Owen Sheers, for example, is on record as thinking that his poetry isn't much good - he says he prefers his fiction.
But I think we can look at what the list says, what view this particular arrangement presents of where poetry is at, or heading to. It's a pretty mainstream list, though Patience Agbabi is a bit more performance-y. There are a lot of women on it. And there's a broad age range. But if the group as a whole seems samey, isn't that down to the judges' tastes, rather than the real state of poetry in the UK? For instance where's John Stammers? He'sup-&-coming - in fact, arrived, I'd say. His work is lush, sophisticated, stylistically dazzling, formally impressive, allusive, cool - and totally unlike anything on this list. Where's Roddy Lumsden? He has a wry, hip take on things and a characterisation within his poems like no one else currently writing. They're both fond of word play and teasing out meanings, and both have a subtle command of tone which I'd venture that they both deploy in ways many of the listed writers don't.

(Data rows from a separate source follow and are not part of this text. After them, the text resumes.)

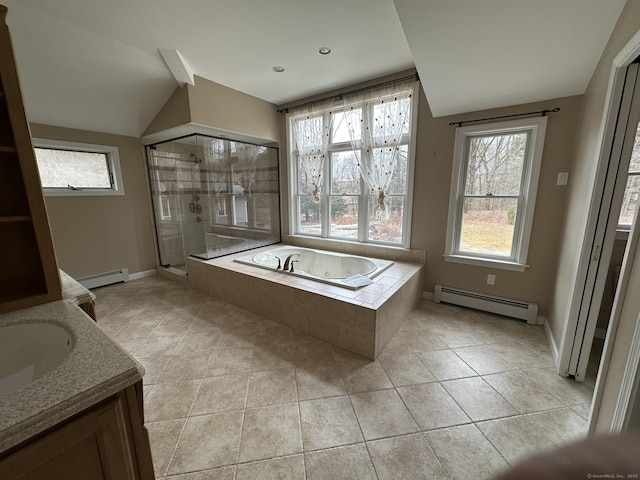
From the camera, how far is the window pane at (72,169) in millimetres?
3035

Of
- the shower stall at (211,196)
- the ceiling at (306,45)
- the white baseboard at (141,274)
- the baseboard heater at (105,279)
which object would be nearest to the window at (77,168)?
the ceiling at (306,45)

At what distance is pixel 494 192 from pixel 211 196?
3495 mm

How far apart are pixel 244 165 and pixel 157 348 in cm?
265

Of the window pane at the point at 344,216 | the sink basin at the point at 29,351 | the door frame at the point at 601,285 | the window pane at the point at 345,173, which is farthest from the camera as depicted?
the window pane at the point at 344,216

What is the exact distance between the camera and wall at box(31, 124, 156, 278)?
315 cm

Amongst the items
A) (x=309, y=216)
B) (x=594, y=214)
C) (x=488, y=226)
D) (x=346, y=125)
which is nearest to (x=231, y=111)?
(x=346, y=125)

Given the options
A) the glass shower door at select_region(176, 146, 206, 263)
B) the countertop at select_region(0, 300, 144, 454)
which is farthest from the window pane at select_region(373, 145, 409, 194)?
the countertop at select_region(0, 300, 144, 454)

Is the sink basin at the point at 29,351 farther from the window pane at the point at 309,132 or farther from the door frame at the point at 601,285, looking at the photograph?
the window pane at the point at 309,132

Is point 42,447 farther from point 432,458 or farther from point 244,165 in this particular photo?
point 244,165

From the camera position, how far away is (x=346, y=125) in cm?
329

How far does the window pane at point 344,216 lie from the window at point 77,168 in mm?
2998

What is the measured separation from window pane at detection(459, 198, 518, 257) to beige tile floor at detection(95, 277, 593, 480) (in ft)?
2.51

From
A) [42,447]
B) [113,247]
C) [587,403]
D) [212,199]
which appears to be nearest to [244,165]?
[212,199]

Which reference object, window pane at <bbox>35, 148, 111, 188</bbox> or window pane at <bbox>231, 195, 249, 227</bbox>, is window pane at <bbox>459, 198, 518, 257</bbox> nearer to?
window pane at <bbox>231, 195, 249, 227</bbox>
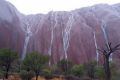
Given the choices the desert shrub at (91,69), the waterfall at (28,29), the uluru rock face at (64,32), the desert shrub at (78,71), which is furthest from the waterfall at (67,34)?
the desert shrub at (91,69)

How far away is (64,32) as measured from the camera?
71.1 meters

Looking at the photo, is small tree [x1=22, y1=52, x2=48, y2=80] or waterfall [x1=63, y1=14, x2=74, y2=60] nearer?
small tree [x1=22, y1=52, x2=48, y2=80]

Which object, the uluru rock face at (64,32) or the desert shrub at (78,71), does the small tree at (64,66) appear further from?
the uluru rock face at (64,32)

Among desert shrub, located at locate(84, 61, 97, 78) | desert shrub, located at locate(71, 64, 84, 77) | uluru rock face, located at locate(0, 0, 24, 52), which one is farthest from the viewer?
uluru rock face, located at locate(0, 0, 24, 52)

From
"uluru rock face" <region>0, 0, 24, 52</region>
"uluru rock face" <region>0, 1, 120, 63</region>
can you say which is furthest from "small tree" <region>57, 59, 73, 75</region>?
"uluru rock face" <region>0, 0, 24, 52</region>

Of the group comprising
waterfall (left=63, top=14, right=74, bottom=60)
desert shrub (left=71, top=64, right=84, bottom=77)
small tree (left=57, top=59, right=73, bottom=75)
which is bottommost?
desert shrub (left=71, top=64, right=84, bottom=77)

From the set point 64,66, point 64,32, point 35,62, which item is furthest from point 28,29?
point 35,62

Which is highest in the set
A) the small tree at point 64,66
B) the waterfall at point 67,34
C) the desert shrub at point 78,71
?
the waterfall at point 67,34

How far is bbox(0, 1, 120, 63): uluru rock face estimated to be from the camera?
221 feet

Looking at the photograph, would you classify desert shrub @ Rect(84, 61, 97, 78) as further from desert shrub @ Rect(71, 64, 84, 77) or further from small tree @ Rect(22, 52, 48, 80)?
small tree @ Rect(22, 52, 48, 80)

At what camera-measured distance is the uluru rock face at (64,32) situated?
67.4 meters

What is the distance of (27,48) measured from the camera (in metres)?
71.1

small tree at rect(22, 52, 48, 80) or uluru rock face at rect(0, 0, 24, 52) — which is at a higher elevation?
uluru rock face at rect(0, 0, 24, 52)

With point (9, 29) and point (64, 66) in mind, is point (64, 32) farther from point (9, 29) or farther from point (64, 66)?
point (64, 66)
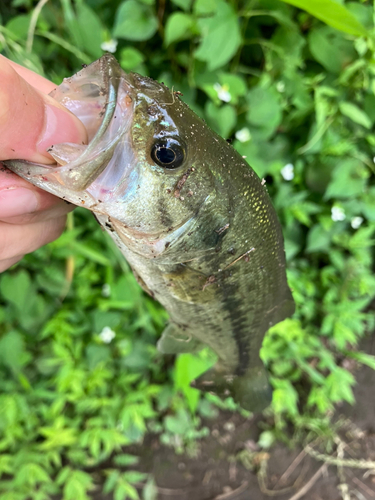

I'm still gutted about Dorothy Molloy dying just before her first collection came out last year (from Faber); she was exciting.
But even if we say there isn't so much variation - consider that England itself is smaller than NEW England. How much variety can a place so small produce in any given year? And if they've all been to the same workshop (which they haven't - but even if they had), how many good workshops ARE there in a small place? How different will they BE? (I know; & the Poetry School is running a course on avant-garde poetry this term, & another on prose poems, anyway.)
So this is devil's-advocate stuff here, but I thought I'd throw out a few questions. There are poets I admire on the list.